Consigne 1:
Relevez toutes les villes mentionnées dans le texte sur Ellul.
Consigne 2:
Poursuivez le texte sur Ellul à partir de sa dernière phrase.
━━ Texte de la page
Ellul a d’autres raisons de s’énerver : à 54 ans, il est tricard un peu partout. Pas vraiment reconnu par ses pairs de l’université puisqu’il a préféré rester à Bordeaux plutôt que de « monter » à Paris ; absent des médias car il n’a jamais caché ses convictions anti-communistes et anti-sartriennes (à l’époque où Sartre et le PC dominent la pensée, ça ne pardonne pas), et s’est en prime payé le luxe de se proclamer anarchiste. Et quand deux ans auparavant, il a rencontré Guy Debord à Strasbourg pour lui proposer de travailler avec l’Internationale situationniste, Debord, qui avait dit tout le bien qu’il pensait de son livre Propagandes, a botté en touche – c’est qu’Ellul souffre d’une tare supplémentaire, il est croyant...
━━━━
━━ Données fournies
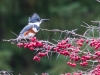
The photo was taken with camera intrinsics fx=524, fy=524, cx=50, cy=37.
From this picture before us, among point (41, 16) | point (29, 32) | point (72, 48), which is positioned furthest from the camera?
point (41, 16)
━━━━
Réponse finale 1:
Bordeaux, Paris, Strasbourg

Réponse finale 2:
Surtout, ses livres sur la Technique ne lui ont valu en France qu’indifférence et haussements d’épaules : on s’est contenté de le traiter d’antiprogressiste et de rétrograde. Critiquer les bienfaits de la Technique en pleines Trente Glorieuses, ça ne passe pas… En 1966, Ellul prend donc la plume pour écrire Exégèse des nouveaux lieux communs1 , un pamphlet où, à la manière de Léon Bloy, il passe à la moulinette une bonne trentaine d’idées reçues – la plupart encore répandues aujourd’hui – qui font les beaux jours des enthousiastes du progrès, des amis de la croissance, de la relance, de l’excellence et de l’avenir radieux qui nous pend au nez à condition d’y croire.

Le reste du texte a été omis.